Probability Distributions

Probability distributions represent mathematical models that describe how random variables behave—mapping possible outcomes to their associated probabilities. The normal (Gaussian) distribution forms perhaps the most fundamental pattern, describing phenomena where many small independent effects combine additively. Its elegant bell curve appears across natural and social systems—from measurement errors and human heights to economic indicators and test scores. This distribution's mathematical properties make it the foundation for countless statistical methods, with its parameters (mean and standard deviation) completely characterizing its behavior.

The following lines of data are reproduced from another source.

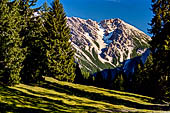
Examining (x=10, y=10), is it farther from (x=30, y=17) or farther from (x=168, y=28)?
(x=168, y=28)

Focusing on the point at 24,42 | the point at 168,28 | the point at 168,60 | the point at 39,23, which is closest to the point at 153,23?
the point at 168,28

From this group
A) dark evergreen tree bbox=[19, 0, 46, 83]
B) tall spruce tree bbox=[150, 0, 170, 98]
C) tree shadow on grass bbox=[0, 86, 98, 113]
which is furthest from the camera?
dark evergreen tree bbox=[19, 0, 46, 83]

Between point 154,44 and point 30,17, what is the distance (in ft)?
62.5

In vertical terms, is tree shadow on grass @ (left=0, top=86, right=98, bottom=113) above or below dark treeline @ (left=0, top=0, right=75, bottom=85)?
below

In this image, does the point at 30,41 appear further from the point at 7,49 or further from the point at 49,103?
the point at 49,103

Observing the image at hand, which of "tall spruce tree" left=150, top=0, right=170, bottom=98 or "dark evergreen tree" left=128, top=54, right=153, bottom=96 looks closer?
"tall spruce tree" left=150, top=0, right=170, bottom=98

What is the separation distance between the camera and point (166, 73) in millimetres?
22500

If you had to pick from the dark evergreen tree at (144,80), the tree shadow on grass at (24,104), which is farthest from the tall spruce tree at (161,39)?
the dark evergreen tree at (144,80)

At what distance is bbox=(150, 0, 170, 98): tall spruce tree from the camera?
22266 millimetres

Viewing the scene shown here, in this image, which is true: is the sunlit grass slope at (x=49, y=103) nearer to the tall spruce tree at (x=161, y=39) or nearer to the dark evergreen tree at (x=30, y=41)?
the dark evergreen tree at (x=30, y=41)

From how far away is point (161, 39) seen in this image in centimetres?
2314

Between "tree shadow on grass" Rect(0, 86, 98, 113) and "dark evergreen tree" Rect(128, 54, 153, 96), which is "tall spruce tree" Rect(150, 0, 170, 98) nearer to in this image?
"tree shadow on grass" Rect(0, 86, 98, 113)

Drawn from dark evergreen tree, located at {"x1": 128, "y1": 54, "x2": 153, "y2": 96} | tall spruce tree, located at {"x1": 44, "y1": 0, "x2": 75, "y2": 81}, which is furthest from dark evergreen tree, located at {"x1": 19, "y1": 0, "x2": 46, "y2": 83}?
dark evergreen tree, located at {"x1": 128, "y1": 54, "x2": 153, "y2": 96}

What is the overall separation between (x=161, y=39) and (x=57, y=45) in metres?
19.5
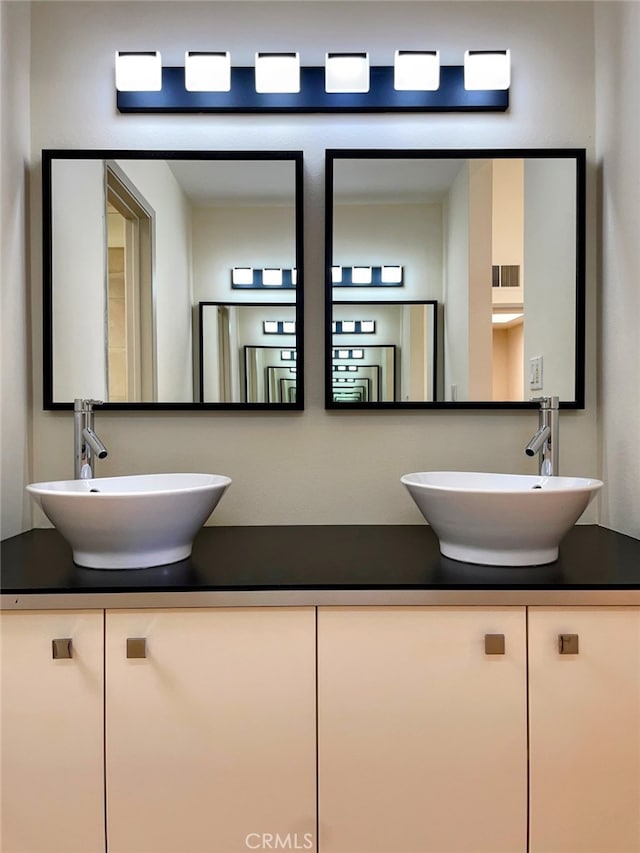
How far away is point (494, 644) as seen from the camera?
981 millimetres

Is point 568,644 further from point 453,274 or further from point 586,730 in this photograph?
point 453,274

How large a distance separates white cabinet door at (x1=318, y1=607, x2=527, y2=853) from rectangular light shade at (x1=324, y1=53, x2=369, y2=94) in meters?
1.39

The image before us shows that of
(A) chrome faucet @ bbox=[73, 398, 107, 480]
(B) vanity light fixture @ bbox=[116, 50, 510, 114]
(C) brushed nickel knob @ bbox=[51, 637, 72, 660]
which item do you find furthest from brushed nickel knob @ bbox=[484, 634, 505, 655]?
(B) vanity light fixture @ bbox=[116, 50, 510, 114]

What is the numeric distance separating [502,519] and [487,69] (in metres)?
1.28

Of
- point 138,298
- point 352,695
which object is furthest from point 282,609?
point 138,298

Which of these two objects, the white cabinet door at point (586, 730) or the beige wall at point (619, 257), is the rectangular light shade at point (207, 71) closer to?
the beige wall at point (619, 257)

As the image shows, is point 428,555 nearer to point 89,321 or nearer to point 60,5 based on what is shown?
point 89,321

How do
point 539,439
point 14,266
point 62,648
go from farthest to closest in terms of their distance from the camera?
point 14,266 → point 539,439 → point 62,648

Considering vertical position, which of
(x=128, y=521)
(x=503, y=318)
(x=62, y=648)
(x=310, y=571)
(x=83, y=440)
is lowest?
(x=62, y=648)

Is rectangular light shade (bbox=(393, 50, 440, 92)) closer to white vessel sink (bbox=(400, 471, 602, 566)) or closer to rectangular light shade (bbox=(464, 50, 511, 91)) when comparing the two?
rectangular light shade (bbox=(464, 50, 511, 91))

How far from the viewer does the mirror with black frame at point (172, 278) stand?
151cm

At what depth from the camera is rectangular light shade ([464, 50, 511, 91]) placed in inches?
58.6

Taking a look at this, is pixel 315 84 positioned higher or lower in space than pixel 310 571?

Beyond the normal, other distributions model different data-generating processes: binomial distributions represent binary outcomes over multiple trials (like success/failure across independent attempts); Poisson distributions model rare events occurring at constant rates (such as website traffic spikes or manufacturing defects); exponential distributions describe waiting times between independent events. Understanding which distribution naturally models your data guides the selection of appropriate statistical tests and modeling approaches. The central limit theorem—one of statistics' most profound results—explains why so many real-world measurements approximate normal distributions even when individual components don't follow Gaussian patterns. This powerful result states that averages of independent random variables tend toward normal distributions regardless of their original distributions, providing theoretical justification for many statistical methods applied to aggregated data.